Szymon Pustelny


Scientist, entrepreneur, husband, and father



My research revolves around nonlinear and quantum optics and atomic physics, with a special focus on the interaction of laser light with atoms in presence of magnetic fields. One of a main area of my activities is optical magnetometry – the most sensitive technique for measuring magnetic fields. Over the years, I have developed many techniques for measuring both static and oscillating magnetic fields, with femtotesla and subfemtotesla sensitivity. This allowed me to explore applications of optical magnetometry in (fundamental) physics, but also chemistry and biology. Nowadays, I am searching for exotic spin couplings, particularly those associated with dark matter. I am also investigating interaction of the electromagnetic radiations with ultrarelativistic highly stripped ions. In chemistry, I work on zero- and ultralow field nuclear magnetic resonance, an exotic incarnation of well-known technique of nuclear magnetic resonance. In biology, work on applications of optical magnetometry in detection of biomagnetic fields generated by humans. More on all the research can be found below.

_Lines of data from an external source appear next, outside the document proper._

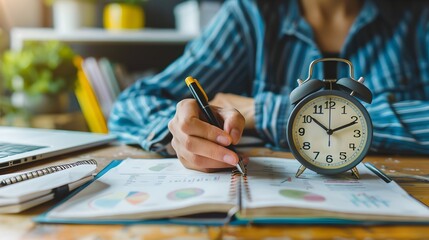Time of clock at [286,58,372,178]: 10:11
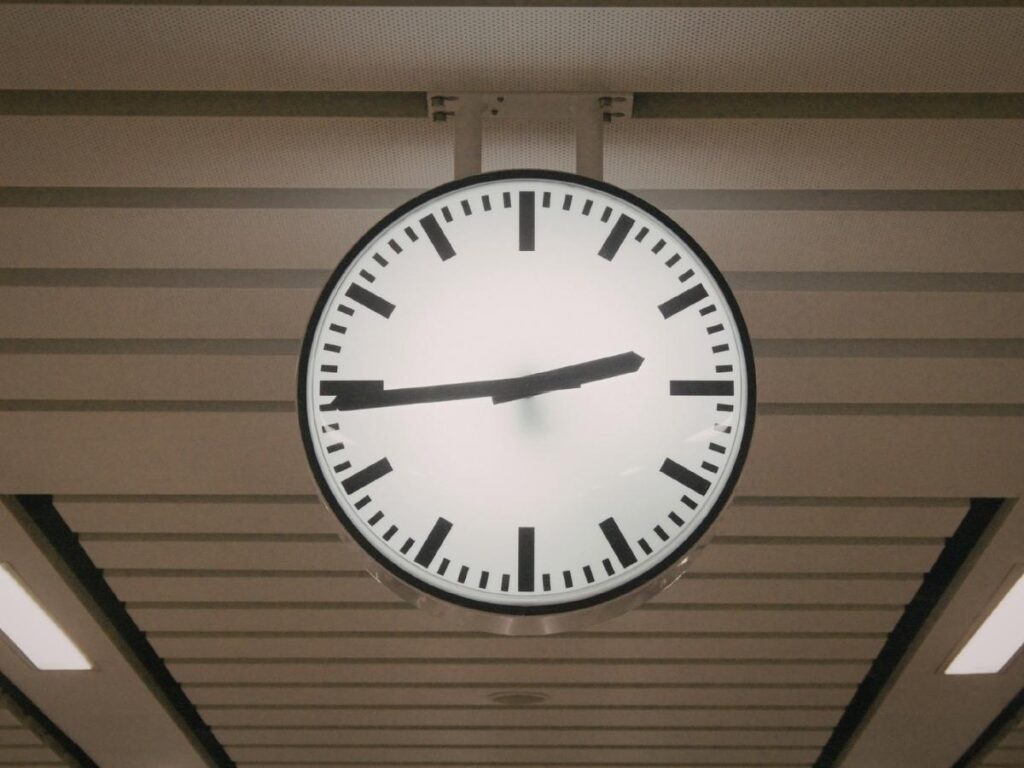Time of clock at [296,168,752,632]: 2:44
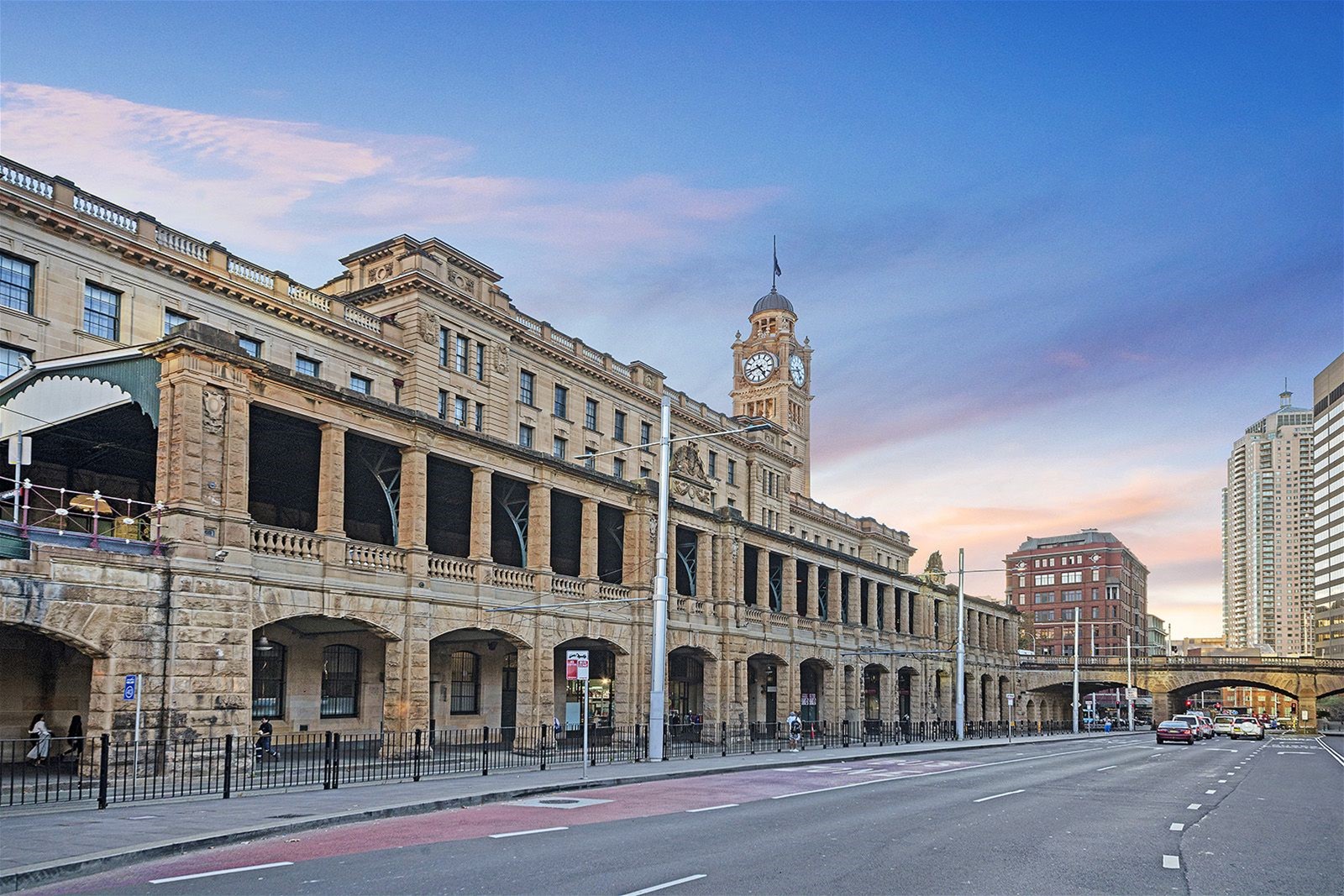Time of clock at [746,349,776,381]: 4:42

Optical magnetometry is a powerful technique for measuring magnetic fields. By analyzing the parameters of light traversing a medium subjected to the field, it is possible to detect field changes of static and oscillating magnetic fields with the highest sensitivity ever demonstrated. The simplicity and affordability of optical magnetometers make them accessible for use in a wide range of fields, including physics, chemistry, biology, and materials science.


One of my interests is quantum state engineering. Their goal is the controlled generation of specific quantum states in atoms of alkali metal pairs, which can be a physical implementation of qubits, qutrits and quintes, and the use of light and magnetic field for the physical implementation of quantum logical operations. This research may bring the creation of an optical quantum computer closer.


Ultralight bosonic matter is a promising candidate for dark matter. The extremely low mass of these bosons, such as axions, dilatons, and dark photons, makes them difficult to detect with conventional techniques as they manifest in the form of oscillating or transient couplings. To overcome this, with a group of collaborators, I proposed a new methodology to search for ultralight bosons with a network of synchronized and geographically separated optical magnetometers called GNOME. GNOME enables the testing of previously unexplored theoretical models and the search for different structures of dark matter.